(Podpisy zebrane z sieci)
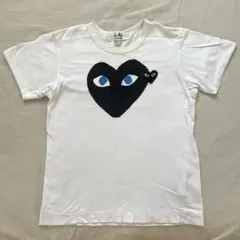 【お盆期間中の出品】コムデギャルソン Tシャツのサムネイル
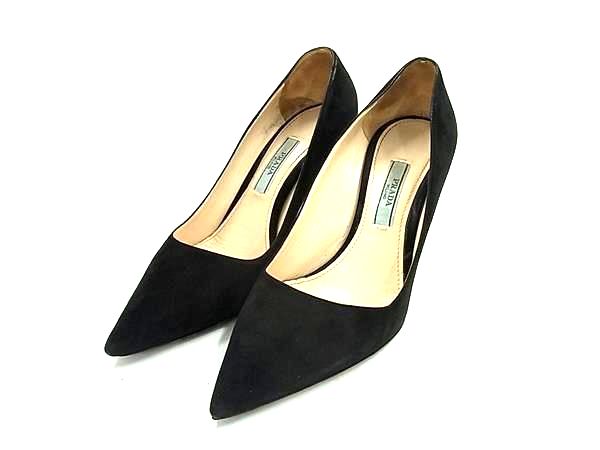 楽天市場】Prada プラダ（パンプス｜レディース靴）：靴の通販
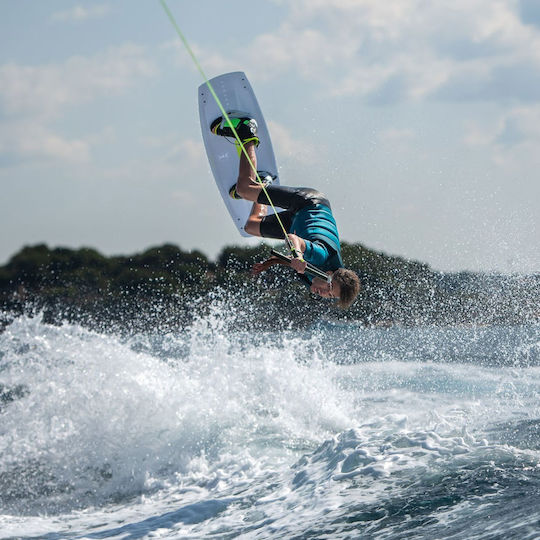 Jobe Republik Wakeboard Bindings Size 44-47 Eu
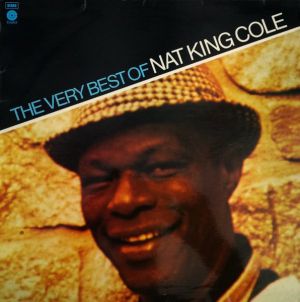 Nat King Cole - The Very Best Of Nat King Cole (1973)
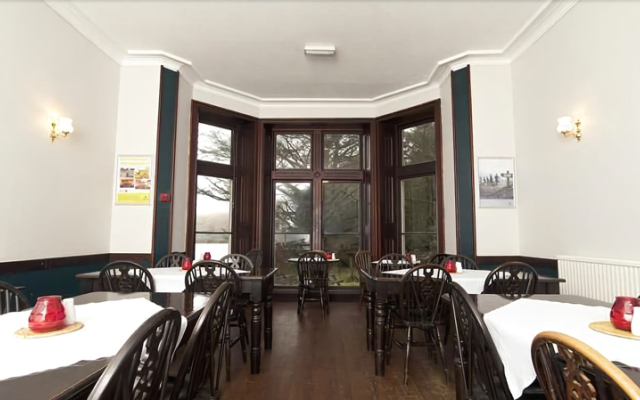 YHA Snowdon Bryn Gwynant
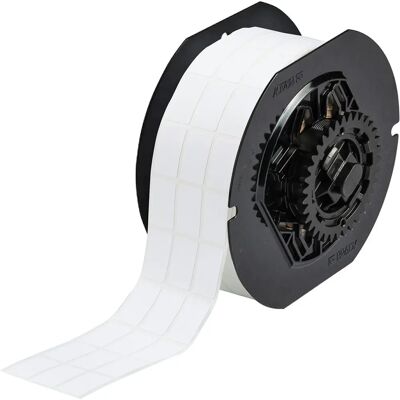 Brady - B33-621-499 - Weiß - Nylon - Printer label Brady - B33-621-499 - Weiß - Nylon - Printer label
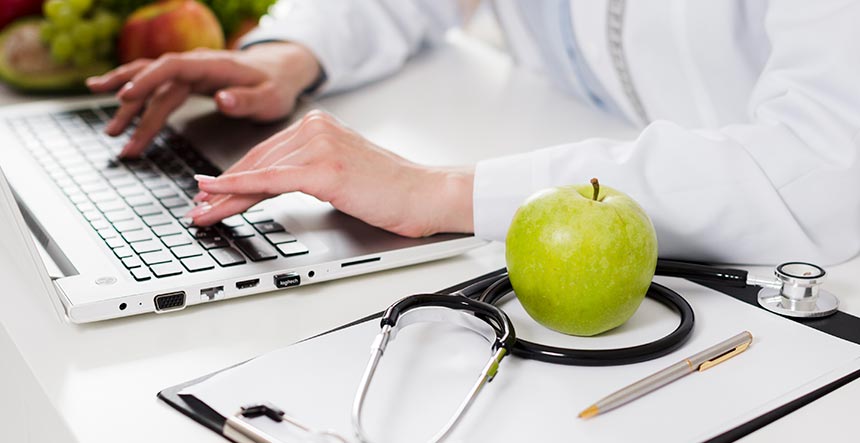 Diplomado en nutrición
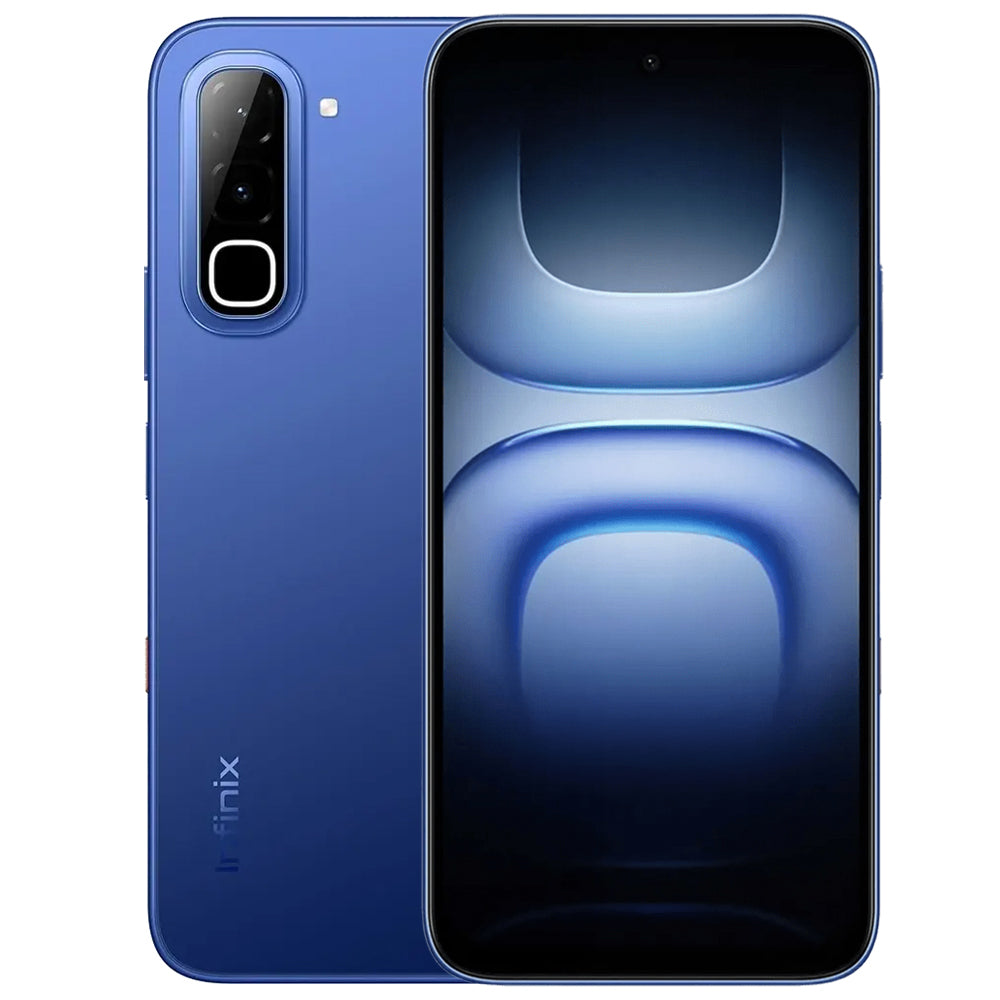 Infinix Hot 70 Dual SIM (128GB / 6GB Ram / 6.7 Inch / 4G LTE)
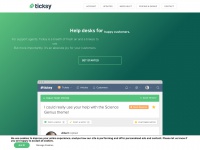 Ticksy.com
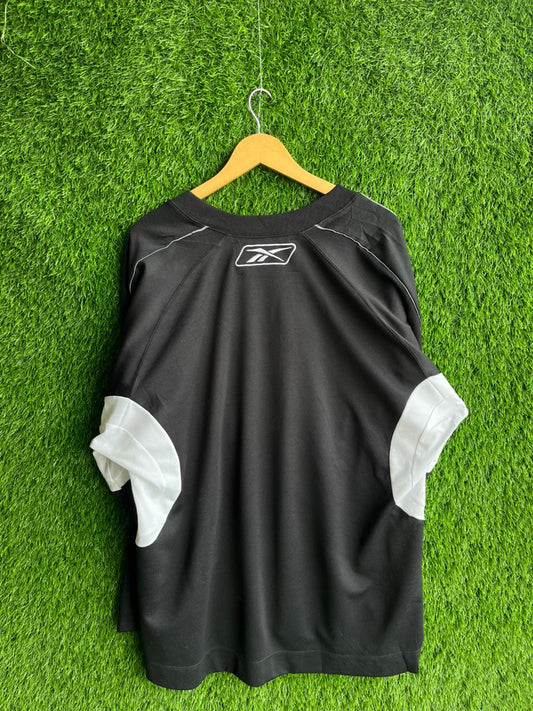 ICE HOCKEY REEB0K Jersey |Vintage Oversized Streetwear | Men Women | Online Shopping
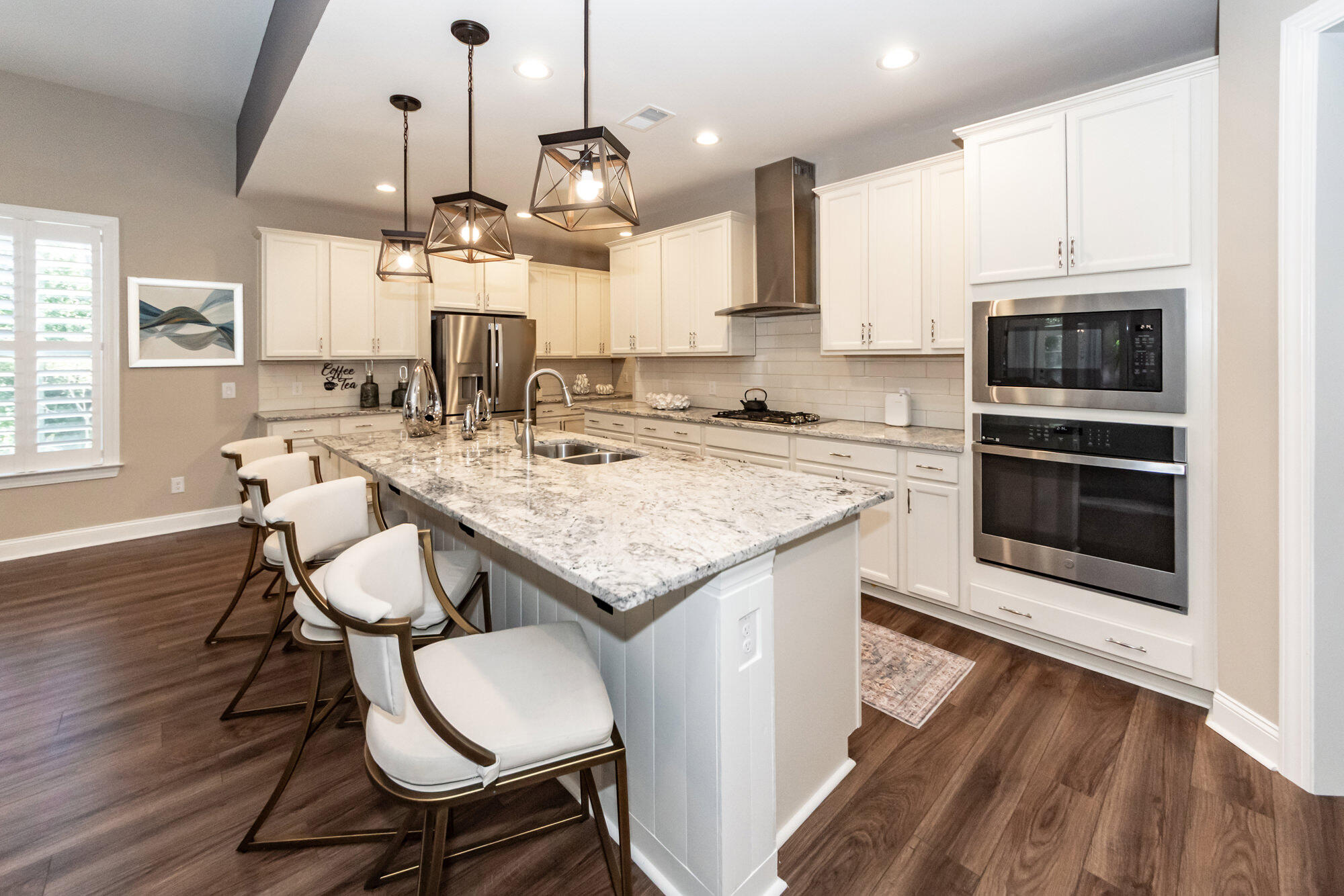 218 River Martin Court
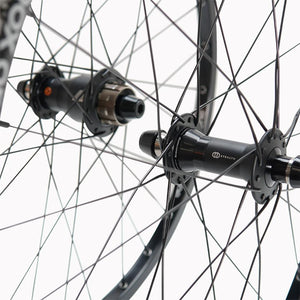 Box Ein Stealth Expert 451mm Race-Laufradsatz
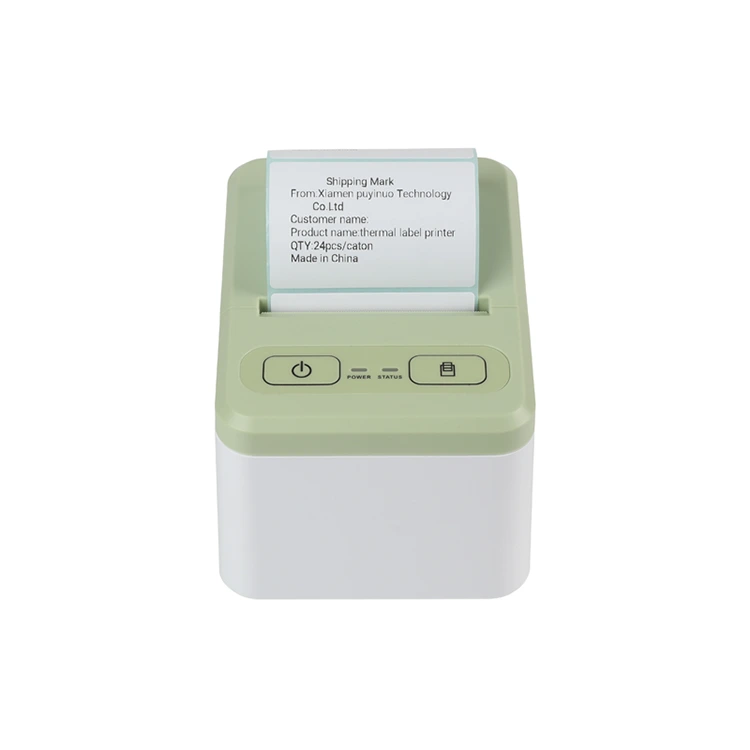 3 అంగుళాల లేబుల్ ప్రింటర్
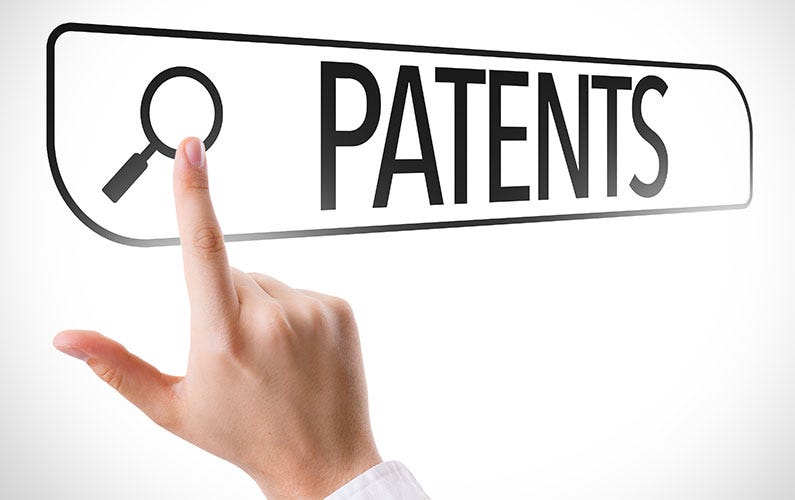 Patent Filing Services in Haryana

*Polecenie*
Wyodrębnij, proszę, tekst ze wszystkich pozycji powyżej i przepisz go wiernie, znak po znaku. Obrazy pomiń w odpowiedzi.

*Wynik ćwiczenia*
 【お盆期間中の出品】コムデギャルソン Tシャツのサムネイル
 楽天市場】Prada プラダ（パンプス｜レディース靴）：靴の通販
 Jobe Republik Wakeboard Bindings Size 44-47 Eu
 Nat King Cole - The Very Best Of Nat King Cole (1973)
 YHA Snowdon Bryn Gwynant
 Brady - B33-621-499 - Weiß - Nylon - Printer label Brady - B33-621-499 - Weiß - Nylon - Printer label
 Diplomado en nutrición
 Infinix Hot 70 Dual SIM (128GB / 6GB Ram / 6.7 Inch / 4G LTE)
 Ticksy.com
 ICE HOCKEY REEB0K Jersey |Vintage Oversized Streetwear | Men Women | Online Shopping
 218 River Martin Court
 Box Ein Stealth Expert 451mm Race-Laufradsatz
 3 అంగుళాల లేబుల్ ప్రింటర్
 Patent Filing Services in Haryana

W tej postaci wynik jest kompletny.